Cookies are small pieces of data (key-value pairs) that are stored on the user's browser and can be used by websites to remember information between page loads or sessions. JavaScript can create, read, and delete cookies associated with the current web page.


 Why Use Cookies?

  • To store user preferences

  • To track user sessions (e.g., login sessions)

  • To implement simple data persistence across visits


🛠️ How to Use Cookies in JavaScript

✅ Set a Cookie

document.cookie = "username=JohnDoe";

You can also add attributes like expiration, path, etc.:

document.cookie = "username=JohnDoe; expires=Fri, 31 Dec 2025 23:59:59 GMT; path=/";

📖 Read Cookies

console.log(document.cookie);
// Output: "username=JohnDoe; theme=dark"

You will get all cookies in a single string separated by ; .


❌ Delete a Cookie

To delete a cookie, set its expiration date to a past date:

document.cookie = "username=; expires=Thu, 01 Jan 1970 00:00:00 UTC; path=/;";

🔒 Important Notes

  • Cookies are limited to about 4KB of data per cookie.

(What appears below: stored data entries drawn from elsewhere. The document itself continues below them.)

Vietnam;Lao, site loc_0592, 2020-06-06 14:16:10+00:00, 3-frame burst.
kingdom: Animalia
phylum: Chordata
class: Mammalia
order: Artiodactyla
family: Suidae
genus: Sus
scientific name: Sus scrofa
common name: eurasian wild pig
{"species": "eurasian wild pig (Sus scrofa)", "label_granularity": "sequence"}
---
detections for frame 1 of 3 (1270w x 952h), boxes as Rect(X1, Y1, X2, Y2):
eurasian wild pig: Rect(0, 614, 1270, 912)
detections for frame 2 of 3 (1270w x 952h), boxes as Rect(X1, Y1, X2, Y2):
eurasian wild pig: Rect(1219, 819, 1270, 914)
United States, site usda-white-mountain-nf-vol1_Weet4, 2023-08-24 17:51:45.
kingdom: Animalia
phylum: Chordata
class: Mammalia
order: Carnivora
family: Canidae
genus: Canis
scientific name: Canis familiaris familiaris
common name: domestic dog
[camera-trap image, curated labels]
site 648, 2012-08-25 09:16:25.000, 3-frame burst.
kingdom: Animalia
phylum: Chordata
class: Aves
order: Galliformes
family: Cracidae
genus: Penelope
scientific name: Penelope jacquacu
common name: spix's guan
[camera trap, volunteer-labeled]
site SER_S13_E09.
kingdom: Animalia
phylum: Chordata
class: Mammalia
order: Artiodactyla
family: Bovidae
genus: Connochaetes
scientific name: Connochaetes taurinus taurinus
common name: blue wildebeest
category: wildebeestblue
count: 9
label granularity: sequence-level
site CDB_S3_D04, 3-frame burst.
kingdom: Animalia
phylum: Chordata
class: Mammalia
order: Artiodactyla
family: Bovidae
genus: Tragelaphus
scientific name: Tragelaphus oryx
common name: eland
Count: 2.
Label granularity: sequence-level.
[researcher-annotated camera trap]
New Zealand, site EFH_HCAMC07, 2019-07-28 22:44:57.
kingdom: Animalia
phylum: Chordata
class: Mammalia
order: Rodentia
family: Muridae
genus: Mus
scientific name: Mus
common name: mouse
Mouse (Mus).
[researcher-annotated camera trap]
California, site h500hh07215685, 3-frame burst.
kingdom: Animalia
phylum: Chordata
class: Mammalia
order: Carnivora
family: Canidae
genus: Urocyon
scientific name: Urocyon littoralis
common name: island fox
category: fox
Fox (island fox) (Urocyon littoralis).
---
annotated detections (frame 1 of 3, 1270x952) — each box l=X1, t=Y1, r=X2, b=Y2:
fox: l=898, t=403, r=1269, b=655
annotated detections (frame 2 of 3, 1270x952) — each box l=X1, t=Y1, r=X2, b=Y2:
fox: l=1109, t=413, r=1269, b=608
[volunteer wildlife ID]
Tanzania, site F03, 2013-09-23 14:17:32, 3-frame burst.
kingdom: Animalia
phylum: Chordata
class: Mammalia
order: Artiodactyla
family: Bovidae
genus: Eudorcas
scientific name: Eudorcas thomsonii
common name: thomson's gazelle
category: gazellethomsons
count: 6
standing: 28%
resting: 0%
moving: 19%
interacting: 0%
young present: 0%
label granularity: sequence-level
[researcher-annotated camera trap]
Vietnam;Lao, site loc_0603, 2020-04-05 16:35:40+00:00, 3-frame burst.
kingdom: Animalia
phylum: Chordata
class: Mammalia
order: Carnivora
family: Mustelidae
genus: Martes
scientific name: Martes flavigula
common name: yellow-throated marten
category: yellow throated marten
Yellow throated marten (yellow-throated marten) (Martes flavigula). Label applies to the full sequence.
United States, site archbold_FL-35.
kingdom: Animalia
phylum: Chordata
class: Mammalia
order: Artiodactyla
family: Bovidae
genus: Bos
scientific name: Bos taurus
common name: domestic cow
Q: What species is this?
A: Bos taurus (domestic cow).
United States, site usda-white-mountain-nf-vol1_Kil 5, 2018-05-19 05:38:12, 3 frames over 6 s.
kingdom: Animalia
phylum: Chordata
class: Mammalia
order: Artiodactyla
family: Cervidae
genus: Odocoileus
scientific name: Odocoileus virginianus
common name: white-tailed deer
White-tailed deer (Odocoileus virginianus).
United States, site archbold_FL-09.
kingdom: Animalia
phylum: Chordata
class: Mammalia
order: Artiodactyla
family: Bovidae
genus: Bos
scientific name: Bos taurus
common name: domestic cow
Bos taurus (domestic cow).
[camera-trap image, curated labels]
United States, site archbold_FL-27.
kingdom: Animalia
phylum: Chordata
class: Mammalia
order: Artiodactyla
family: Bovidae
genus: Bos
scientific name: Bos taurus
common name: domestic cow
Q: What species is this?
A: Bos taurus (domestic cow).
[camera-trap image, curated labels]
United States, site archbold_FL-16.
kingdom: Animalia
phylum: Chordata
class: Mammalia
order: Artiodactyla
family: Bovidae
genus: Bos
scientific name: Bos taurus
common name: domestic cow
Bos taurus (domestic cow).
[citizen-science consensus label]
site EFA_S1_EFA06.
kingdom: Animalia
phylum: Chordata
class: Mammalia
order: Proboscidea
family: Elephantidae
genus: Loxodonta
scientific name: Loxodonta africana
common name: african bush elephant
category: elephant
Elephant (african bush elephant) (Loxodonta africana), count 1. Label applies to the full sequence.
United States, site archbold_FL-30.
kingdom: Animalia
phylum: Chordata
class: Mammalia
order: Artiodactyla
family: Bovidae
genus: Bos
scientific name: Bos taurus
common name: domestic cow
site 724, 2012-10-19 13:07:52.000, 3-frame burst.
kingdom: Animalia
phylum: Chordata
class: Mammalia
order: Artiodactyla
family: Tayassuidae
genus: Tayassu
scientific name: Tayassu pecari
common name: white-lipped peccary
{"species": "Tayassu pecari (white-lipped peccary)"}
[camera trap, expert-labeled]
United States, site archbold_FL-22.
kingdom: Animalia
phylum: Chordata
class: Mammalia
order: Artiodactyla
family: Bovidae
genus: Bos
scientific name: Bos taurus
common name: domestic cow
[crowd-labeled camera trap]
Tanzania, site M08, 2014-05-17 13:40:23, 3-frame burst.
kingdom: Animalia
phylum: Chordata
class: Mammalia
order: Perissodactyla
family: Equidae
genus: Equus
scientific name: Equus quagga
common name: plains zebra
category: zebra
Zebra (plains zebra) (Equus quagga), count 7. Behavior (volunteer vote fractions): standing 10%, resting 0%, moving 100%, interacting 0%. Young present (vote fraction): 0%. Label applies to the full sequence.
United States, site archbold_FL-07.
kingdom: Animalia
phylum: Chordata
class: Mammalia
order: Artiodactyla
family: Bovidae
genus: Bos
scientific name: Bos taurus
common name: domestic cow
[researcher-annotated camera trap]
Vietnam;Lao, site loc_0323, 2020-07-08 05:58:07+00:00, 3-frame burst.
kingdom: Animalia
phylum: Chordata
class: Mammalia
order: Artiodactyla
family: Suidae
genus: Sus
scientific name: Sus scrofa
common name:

  • Cookies are sent to the server with every HTTP request.

  • Cookies are domain- and path-specific.

  • Cookies can be made secure and HTTP-only, but that must be set from the server side, not JavaScript.


✍️ Example

// Set cookie
document.cookie = "theme=dark; expires=Fri, 31 Dec 2025 23:59:59 GMT; path=/";

// Read cookie
console.log(document.cookie);

Alternatives to Cookies

  • localStorage (persistent data storage)

  • sessionStorage (session-only storage)

These are often preferred for client-side data that doesn't need to be sent to the server.